Roskilde Festival Summer Days was a string of 8 small individual events spread over 2 long weekends, invented after all the usual Summer festivals were canceled back in April. In the words of Roskilde Festival: “We have to meet this Summer” and thank the maker that they came up with this concept! Once people had shown their Corona Passport (meaning you are either vaccinated or have a recent negative test) at the gate, a crowd of 1000 people were allowed into 2 separate sections of 500. Now, the real magic part began – once you were in, the concert was completely normal! You could stand up, jump, dance, cheer, shout, sing, mosh! I cannot describe what a goose bumpingly feeling this was, to be in a crowd again. I realised on day 1 that I had actually given up hope that this would ever come back. See the header picture above with all the hands in the air? That was shot on my first day there, and I just could not get enough of photographing hands and the crowd and getting the crowd in every frame I made. Something I had not been able to for 18 months.
I was one half of the official phototeam for Summer Days alongside my good friend and fellow Fujifilm photographer Kim Matthäi Leland. We split the 8 days between us but did have one day where we shot it together as a team, which was super nice and it enabled us to finally make a team photo, something we have always forgot to do at the normal Roskilde Festivals. You can see the team photo and read more about my choice of gear at the end of the post.
I cannot yet again overstate just how magical it was to enjoy live music in an almost unrestricted way again. Actually it was unrestricted, it was just very small. Less than 1% size of the normal Roskilde Festival. But the 500 people in front of the stage made it huge, jumping, dancing, smiling, singing, moshing, clapping. Goosebumps. I hope you enjoy this trip through Summer Days, I hope you enjoy the crowd and the artists and the love of live music events that are burned into every frame. Go out and enjoy some live music and support the scene.
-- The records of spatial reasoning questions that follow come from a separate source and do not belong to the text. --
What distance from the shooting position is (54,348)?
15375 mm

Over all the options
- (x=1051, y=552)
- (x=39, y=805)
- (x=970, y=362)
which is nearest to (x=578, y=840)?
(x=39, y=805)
Click on an image to open fullscreen.
§
I promised you a team photo, so here it is! Kim on the left, me on the right. I am using my 2 x silver Fujifilm X-T3s, by far the best still photo camera Fujifilm makes, with XF16-55mm zoom and XF90mm F2 prime for the close-ups. I wanted to bring the 16-55 because it was important we also made a lot of crowd and lifestyle pictures for Roskilde and it is so much easier to do that with a zoom like that. As we could get fairly close to the stage, the 90mm was great for close-ups. And it is much lighter than the XF-50-140 (that you can see Kim using).